§ **Information provided**
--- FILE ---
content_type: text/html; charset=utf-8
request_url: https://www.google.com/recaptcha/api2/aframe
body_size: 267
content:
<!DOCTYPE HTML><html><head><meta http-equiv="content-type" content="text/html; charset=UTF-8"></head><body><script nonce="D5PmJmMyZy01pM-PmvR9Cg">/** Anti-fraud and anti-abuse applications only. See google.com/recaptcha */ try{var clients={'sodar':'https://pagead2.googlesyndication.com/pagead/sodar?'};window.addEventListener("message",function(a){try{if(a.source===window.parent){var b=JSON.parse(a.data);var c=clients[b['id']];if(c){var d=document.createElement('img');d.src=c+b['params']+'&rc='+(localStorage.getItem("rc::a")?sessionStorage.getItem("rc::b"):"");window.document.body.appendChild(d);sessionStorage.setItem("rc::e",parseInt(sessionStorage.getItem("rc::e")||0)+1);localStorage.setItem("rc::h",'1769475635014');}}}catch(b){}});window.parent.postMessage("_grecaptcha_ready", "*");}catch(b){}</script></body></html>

==

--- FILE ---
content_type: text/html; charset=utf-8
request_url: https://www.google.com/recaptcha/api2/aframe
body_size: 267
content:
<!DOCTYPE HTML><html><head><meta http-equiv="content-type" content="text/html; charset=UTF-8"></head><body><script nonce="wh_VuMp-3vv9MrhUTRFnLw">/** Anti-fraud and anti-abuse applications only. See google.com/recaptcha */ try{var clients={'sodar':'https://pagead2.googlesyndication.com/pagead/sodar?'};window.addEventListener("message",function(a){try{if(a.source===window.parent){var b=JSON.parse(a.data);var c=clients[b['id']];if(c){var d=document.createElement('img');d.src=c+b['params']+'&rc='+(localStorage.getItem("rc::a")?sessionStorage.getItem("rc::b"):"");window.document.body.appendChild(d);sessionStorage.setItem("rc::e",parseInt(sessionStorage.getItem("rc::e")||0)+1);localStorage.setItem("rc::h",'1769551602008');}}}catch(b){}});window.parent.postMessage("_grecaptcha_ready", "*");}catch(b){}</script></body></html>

§ **Problem details**
Lines with the word "pagead" in them are the answer; report each one from the data.

§ **Task output**
<!DOCTYPE HTML><html><head><meta http-equiv="content-type" content="text/html; charset=UTF-8"></head><body><script nonce="D5PmJmMyZy01pM-PmvR9Cg">/** Anti-fraud and anti-abuse applications only. See google.com/recaptcha */ try{var clients={'sodar':'https://pagead2.googlesyndication.com/pagead/sodar?'};window.addEventListener("message",function(a){try{if(a.source===window.parent){var b=JSON.parse(a.data);var c=clients[b['id']];if(c){var d=document.createElement('img');d.src=c+b['params']+'&rc='+(localStorage.getItem("rc::a")?sessionStorage.getItem("rc::b"):"");window.document.body.appendChild(d);sessionStorage.setItem("rc::e",parseInt(sessionStorage.getItem("rc::e")||0)+1);localStorage.setItem("rc::h",'1769475635014');}}}catch(b){}});window.parent.postMessage("_grecaptcha_ready", "*");}catch(b){}</script></body></html>
<!DOCTYPE HTML><html><head><meta http-equiv="content-type" content="text/html; charset=UTF-8"></head><body><script nonce="wh_VuMp-3vv9MrhUTRFnLw">/** Anti-fraud and anti-abuse applications only. See google.com/recaptcha */ try{var clients={'sodar':'https://pagead2.googlesyndication.com/pagead/sodar?'};window.addEventListener("message",function(a){try{if(a.source===window.parent){var b=JSON.parse(a.data);var c=clients[b['id']];if(c){var d=document.createElement('img');d.src=c+b['params']+'&rc='+(localStorage.getItem("rc::a")?sessionStorage.getItem("rc::b"):"");window.document.body.appendChild(d);sessionStorage.setItem("rc::e",parseInt(sessionStorage.getItem("rc::e")||0)+1);localStorage.setItem("rc::h",'1769551602008');}}}catch(b){}});window.parent.postMessage("_grecaptcha_ready", "*");}catch(b){}</script></body></html>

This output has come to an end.